**Selected passage:**
= = = =

SAW Review

SAW Review
Tom Orry Updated on by

Video Gamer is reader-supported. When you buy through links on our site, we may earn an affiliate commission. Prices subject to change. Learn more

Saw the video game is really unnerving at times. Trying to escape a hideous torture device before time runs out and your head is ripped apart is incredibly unpleasant. More than any other horror game I’ve played this year, Saw gets under your skin. That’s clearly something the development team at Zombie Studios should be proud of, but they most definitely shouldn’t be congratulated for a shockingly poor combat system and a clear lack of ideas beyond the clever opening scenes.

Konami’s game follows the plight of lead character Detective Tapp (Danny Glover’s character in the first movie). He’s been kidnapped by series villain Jigsaw, placed in a run-down asylum with loads of other people, and made to play a series of “games”. Far from being Snakes and Ladders and the like, these devilish contraptions are designed to test what Tapp will do to save people linked to his past. Jigsaw, voiced superbly by the movie series’ star Tobin Bell, is always on hand to relay some vital info and give moral-laden speeches via the many TVs scattered about, making the experience feel all the more authentic.

As you move from one trap to the next you’ll frequently have to find keys and other items that are needed to progress. These are never just sat around on a desk, but hidden inside a vat of acid or in a toilet bowl filled with used needles. While unpleasant at first, these situations are used too often and lose their impact. Frequent electrical puzzles, in which you have to link up wires, are also used too often, which is especially annoying as they aren’t entertaining the first time you have to solve one.

The same is true of the visual puzzles that crop up all over the place. Right at the start of the game there are some mirrored numbers scrawled on a wall in blood. By lining up what’s written on the mirror on the other side of the room with what’s visible in the reflection, you’re given the combination for the lock that’s keeping you inside the room. This looking in a mirror technique and slight variations on that are used throughout the game, making what was a seemingly clever idea rather predictable.

When you get to the grander traps, which usually involve Tapp and another character, the level of originality increases, but by the end of the six chapters it’s still all rather samey. Many of the inventions you’ll see will be familiar to fans of the movies, and they’re suitably sick and twisted to fit in with the tone of the films. I won’t spoil them, as fans will likely find these to be one of the game’s only saving graces. It’s refreshing to play a game that does challenge you from time to time with its puzzles and creates a genuine sense of impending doom as the ticking clock counts down to death.

Jigsaw, voiced by Tobin Bell, is the game’s highlight.

When you’re not solving puzzles, Saw is a fairly unimpressive third-person action game with a terrible melee combat system. Enemies come at you like psychopaths, attempting to smash your head in with whatever grisly-looking tool they have in their hand. It’s strange to be fighting so often in a video game based on a movie that featured very little combat, but it is explained in a way that makes sense. Inside Tapp Jigsaw has hidden the only way for the other trapped people to escape: a key. With a violent death being the other option, these now deranged thugs will do anything to kill you and get their bloody hands on that key.

= = = =

**Provided data:**
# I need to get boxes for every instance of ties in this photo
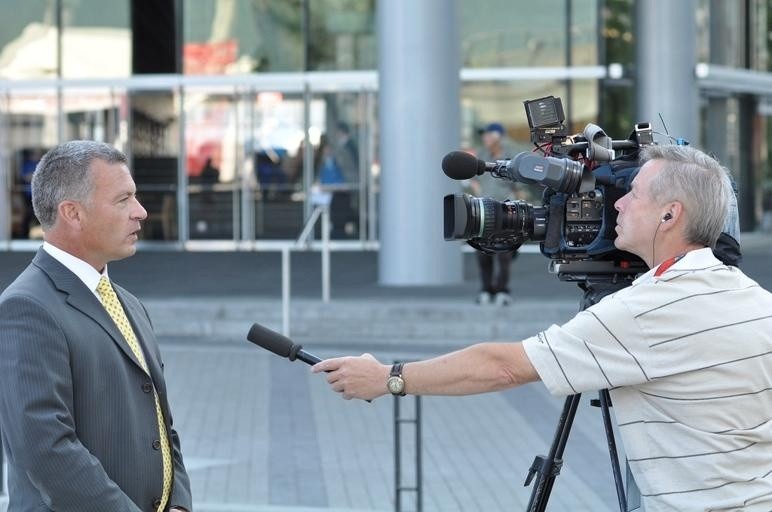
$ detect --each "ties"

= = = =

**Task:**
Answer these from the Saw review:
1. Who voices Jigsaw?
2. How many chapters does the game have?
3. What has Jigsaw hidden inside Tapp?

**Answer for the task:**
1. Tobin Bell
2. Six
3. A key, the only way for the other trapped people to escape